# Public Speaking



## Squizzy (Dec 21, 2004)

I am an idiot, why did I take this class? I thought it might help me but my anxiety is off the charts. We have to talk for 5-8 minutes each speech. Has anyone else gotten through this class? Please, if you have any advice :nw


----------



## Guest (Aug 29, 2006)

I have done it. It is pretty tough. I could do the scripted speeches okay, but I choked on some impromptu speeches we had to do. It was kinda embarassing, but it did help my public speaking a bit.


----------



## smalltowngirl (Feb 17, 2006)

I took that class. It was required or else I wouldn't have took it. I found that most of the people in the class were nervous. My advice would be to practice your speech out loud over and over before you give it. I made my mom listen to my speeches. When she got tired of it, my cat always made an excellent listener (except when she fell asleep. :b ) 

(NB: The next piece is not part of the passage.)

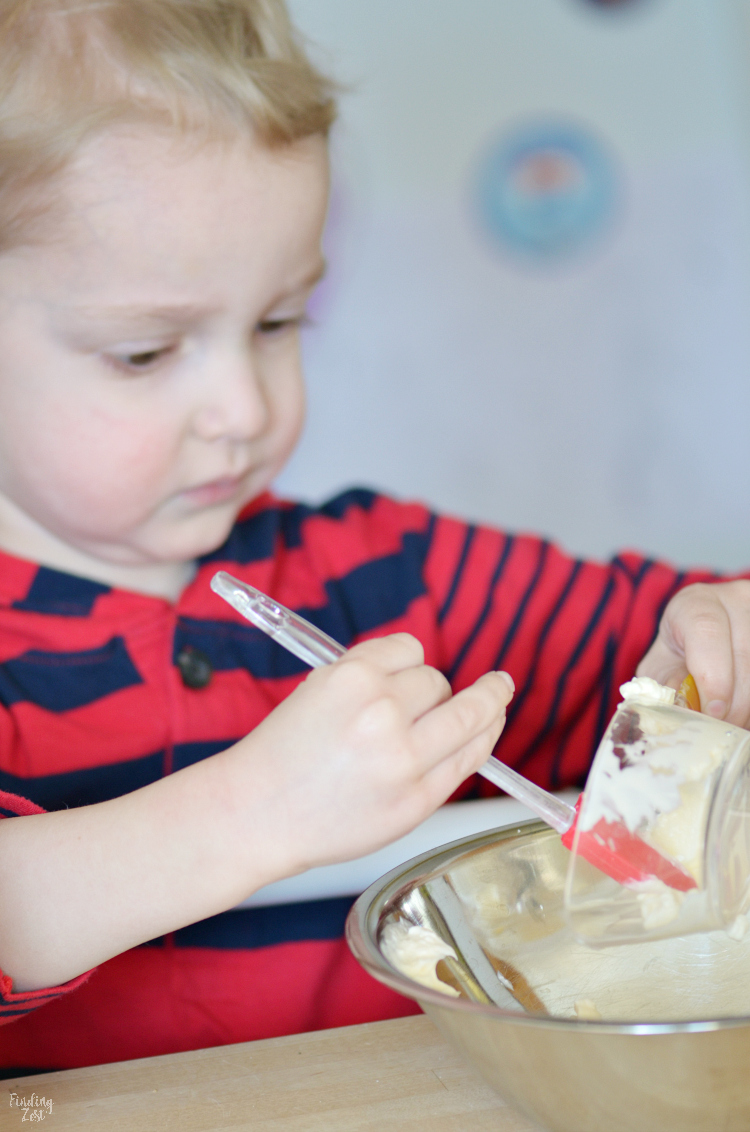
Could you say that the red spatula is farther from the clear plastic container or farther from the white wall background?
the white wall background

Props help (takes the focus off of you.)
If you really want people's eyes off of you, see if you can do a powerpoint or insert movie clips. :banana 
Oh, and notecards are always helpful in case you get stuck.


----------



## salty (Mar 21, 2006)

i took public speaking, voluntarily even! i thought it might help my sa, and it might have a little bit. 
i think the best thing about the class is that i got to pick the topics of my speeches; i was more comfortable about things i knew about. 
our speeches were never more than 5 minutes, but i actually did a speech about the clash (the band) that lasted 13 minutes! :fall


----------



## beckjcream (Feb 20, 2005)

i took it this past summer. personally i found that it wasn't as bad as i thought. after the first few speeches where i was very nervous my anxieties lessened with each further speech. and yes pretty much everyone in that class is nervous about speeches so you arent alone.


----------